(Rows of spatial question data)
-----
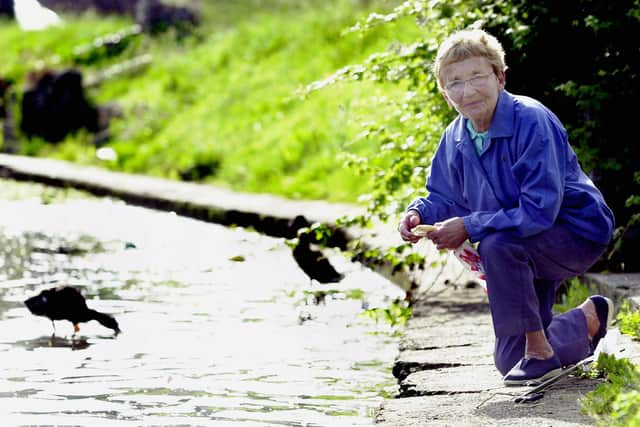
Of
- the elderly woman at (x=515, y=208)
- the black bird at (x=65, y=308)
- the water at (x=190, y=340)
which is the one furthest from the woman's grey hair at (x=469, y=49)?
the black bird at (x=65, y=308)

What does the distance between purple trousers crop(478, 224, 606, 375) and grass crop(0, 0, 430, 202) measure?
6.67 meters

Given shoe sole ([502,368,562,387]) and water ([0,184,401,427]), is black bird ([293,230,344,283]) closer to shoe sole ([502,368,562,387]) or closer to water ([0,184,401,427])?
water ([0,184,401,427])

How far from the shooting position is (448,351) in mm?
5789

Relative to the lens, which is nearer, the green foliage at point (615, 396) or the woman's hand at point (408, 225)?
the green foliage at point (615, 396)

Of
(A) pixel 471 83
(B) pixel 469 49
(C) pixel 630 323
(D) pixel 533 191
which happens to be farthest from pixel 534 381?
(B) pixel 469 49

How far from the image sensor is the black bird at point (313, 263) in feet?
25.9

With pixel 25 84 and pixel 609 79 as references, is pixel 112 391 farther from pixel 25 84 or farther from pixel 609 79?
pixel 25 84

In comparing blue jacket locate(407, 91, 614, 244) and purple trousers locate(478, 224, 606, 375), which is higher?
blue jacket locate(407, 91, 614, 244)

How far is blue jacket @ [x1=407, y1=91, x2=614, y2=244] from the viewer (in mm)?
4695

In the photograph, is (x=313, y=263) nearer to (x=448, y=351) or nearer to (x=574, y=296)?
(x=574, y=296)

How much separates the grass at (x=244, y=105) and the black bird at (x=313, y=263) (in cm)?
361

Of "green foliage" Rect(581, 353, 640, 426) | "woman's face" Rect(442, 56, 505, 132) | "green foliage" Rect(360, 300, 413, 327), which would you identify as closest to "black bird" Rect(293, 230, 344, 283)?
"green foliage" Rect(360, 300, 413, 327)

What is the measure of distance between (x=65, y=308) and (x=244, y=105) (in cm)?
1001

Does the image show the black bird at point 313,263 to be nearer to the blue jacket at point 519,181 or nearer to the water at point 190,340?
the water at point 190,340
-----
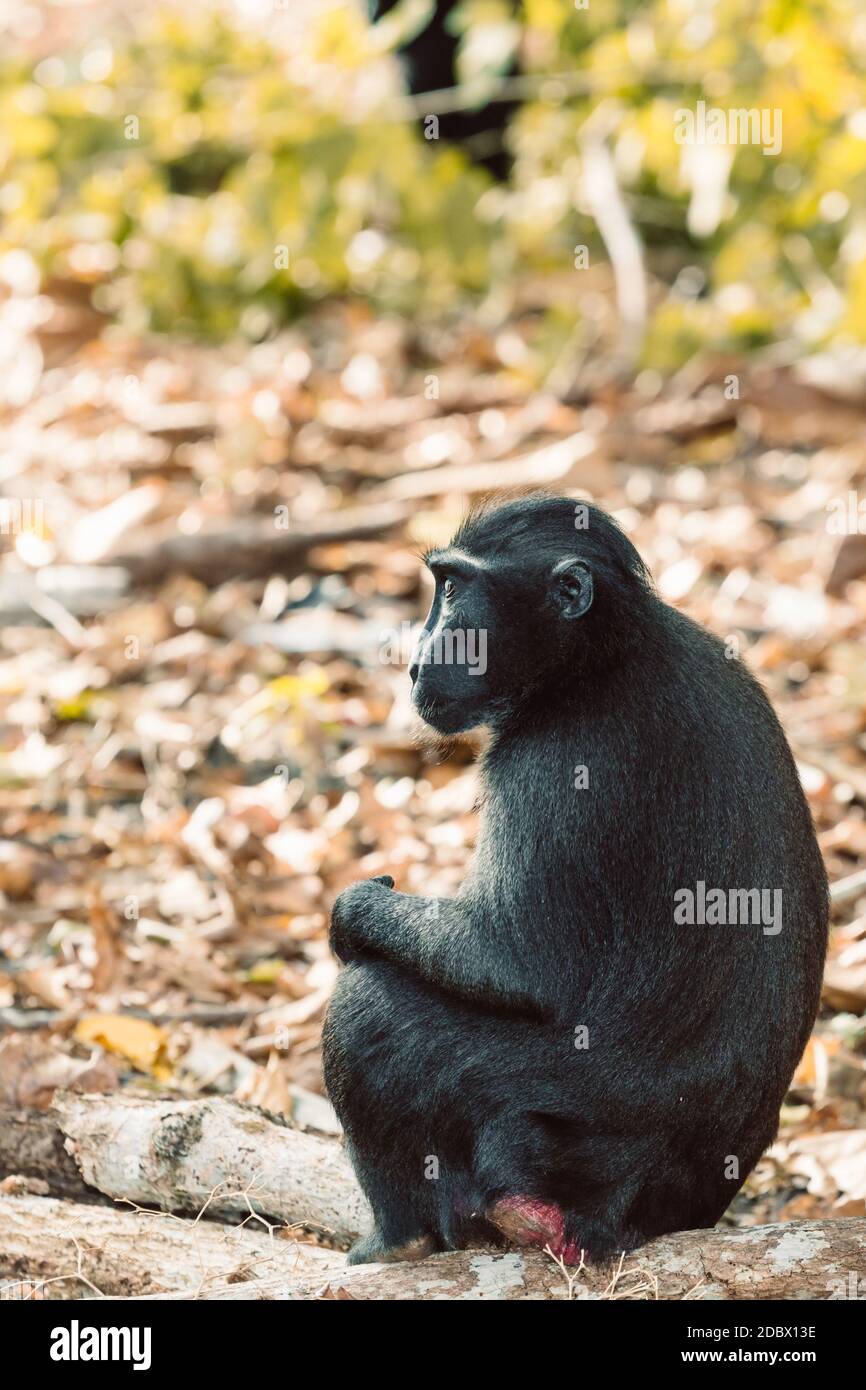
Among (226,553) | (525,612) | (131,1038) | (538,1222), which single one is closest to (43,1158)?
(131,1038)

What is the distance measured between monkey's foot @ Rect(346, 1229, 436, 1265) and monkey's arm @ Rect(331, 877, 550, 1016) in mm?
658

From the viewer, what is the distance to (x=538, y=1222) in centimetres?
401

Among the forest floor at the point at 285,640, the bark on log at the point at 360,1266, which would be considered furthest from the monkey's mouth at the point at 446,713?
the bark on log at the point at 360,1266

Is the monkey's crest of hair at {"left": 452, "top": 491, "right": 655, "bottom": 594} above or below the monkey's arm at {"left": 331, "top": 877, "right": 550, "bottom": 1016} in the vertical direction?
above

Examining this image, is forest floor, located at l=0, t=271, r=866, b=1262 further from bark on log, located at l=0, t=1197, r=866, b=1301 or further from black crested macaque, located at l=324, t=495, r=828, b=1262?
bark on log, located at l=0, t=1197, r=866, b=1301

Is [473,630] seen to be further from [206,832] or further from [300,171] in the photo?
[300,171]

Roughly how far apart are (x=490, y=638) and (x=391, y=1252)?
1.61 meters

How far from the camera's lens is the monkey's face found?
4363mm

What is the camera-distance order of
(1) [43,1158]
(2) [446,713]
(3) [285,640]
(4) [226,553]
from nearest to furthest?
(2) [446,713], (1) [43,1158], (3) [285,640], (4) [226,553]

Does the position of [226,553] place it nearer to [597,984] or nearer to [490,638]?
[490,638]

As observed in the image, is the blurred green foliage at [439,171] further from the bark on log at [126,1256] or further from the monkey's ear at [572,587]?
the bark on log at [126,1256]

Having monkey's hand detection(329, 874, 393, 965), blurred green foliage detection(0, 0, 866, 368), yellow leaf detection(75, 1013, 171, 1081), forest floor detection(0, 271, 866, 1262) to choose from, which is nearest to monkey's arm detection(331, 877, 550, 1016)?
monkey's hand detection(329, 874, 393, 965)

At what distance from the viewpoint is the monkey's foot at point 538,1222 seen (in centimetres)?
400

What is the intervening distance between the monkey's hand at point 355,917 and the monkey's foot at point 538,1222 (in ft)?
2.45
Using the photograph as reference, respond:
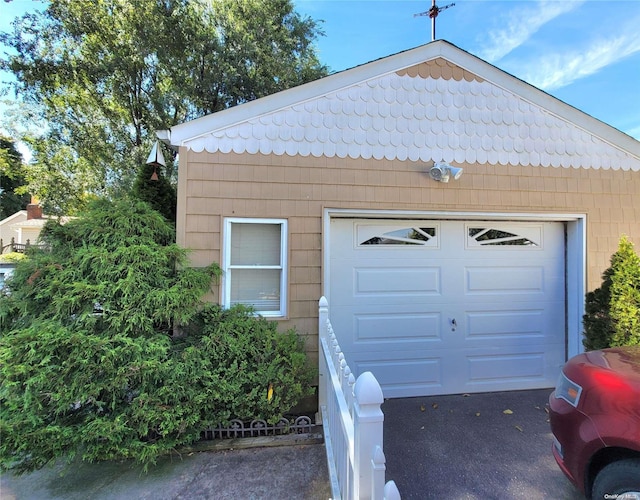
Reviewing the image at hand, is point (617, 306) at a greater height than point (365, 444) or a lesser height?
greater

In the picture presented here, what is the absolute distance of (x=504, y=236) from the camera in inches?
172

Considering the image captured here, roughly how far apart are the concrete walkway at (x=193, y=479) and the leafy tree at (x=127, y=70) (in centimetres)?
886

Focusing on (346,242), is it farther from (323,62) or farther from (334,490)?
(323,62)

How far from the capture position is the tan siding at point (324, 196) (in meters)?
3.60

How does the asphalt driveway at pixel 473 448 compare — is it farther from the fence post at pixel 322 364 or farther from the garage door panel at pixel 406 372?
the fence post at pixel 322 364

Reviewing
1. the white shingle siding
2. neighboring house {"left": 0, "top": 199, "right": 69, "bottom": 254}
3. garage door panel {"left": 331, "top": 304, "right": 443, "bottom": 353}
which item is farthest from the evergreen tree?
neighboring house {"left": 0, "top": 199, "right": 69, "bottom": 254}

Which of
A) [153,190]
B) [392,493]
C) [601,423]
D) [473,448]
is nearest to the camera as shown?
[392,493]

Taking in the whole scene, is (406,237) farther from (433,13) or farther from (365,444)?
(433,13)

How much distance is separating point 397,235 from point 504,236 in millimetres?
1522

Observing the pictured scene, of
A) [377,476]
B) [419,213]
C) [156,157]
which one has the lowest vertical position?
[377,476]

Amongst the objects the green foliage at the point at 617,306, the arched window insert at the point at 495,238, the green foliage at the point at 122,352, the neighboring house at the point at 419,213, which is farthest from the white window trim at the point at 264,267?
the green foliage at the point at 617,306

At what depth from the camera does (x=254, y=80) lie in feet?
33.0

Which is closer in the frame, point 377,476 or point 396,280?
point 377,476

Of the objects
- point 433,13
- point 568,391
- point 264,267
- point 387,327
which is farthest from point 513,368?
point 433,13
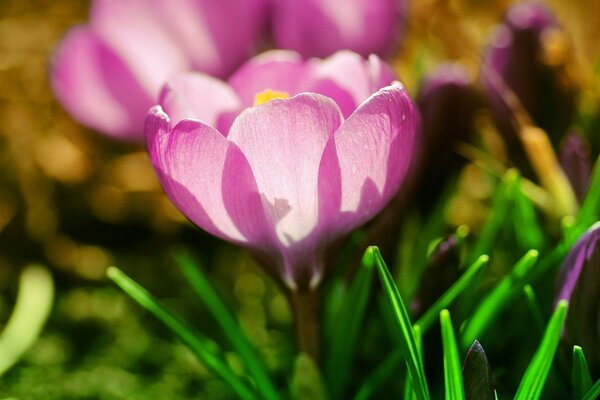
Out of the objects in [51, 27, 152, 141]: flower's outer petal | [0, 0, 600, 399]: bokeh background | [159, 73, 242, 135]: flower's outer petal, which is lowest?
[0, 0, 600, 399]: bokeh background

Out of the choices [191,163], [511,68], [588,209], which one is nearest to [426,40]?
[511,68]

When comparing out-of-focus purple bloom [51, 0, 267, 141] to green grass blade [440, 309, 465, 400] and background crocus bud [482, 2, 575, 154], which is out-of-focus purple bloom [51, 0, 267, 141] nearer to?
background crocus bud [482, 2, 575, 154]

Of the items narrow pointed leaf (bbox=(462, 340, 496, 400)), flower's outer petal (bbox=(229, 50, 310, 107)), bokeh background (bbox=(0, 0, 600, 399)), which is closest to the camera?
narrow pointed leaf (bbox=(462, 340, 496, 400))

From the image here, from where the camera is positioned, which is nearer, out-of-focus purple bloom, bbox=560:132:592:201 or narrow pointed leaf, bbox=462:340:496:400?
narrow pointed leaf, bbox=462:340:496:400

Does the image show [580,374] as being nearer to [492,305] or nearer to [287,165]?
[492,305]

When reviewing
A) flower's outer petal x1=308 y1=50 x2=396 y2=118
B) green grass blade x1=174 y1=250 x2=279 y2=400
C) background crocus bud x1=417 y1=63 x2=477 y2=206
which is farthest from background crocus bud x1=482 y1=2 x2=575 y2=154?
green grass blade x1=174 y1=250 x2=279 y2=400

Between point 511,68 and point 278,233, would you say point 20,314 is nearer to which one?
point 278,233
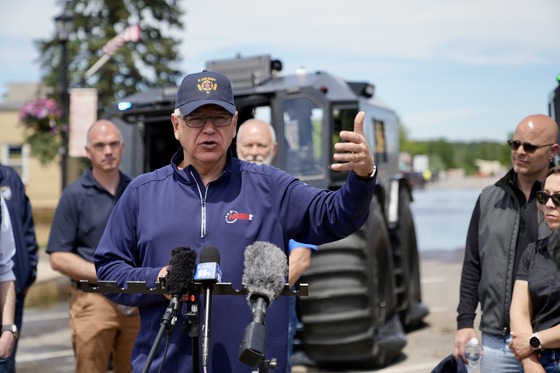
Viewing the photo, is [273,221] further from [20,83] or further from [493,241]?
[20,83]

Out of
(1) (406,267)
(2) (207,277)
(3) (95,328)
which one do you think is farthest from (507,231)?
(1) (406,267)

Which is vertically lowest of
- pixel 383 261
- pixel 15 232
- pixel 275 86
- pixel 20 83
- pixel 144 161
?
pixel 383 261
-----
=== EXERCISE GOAL ===
Please return every line of the records that contains the string "post", matching case exactly.

=== ANSWER FOR THE TASK ===
How does the asphalt driveway at pixel 473 448 compare — is it farther from the fence post at pixel 322 364 or farther from the garage door panel at pixel 406 372?
the fence post at pixel 322 364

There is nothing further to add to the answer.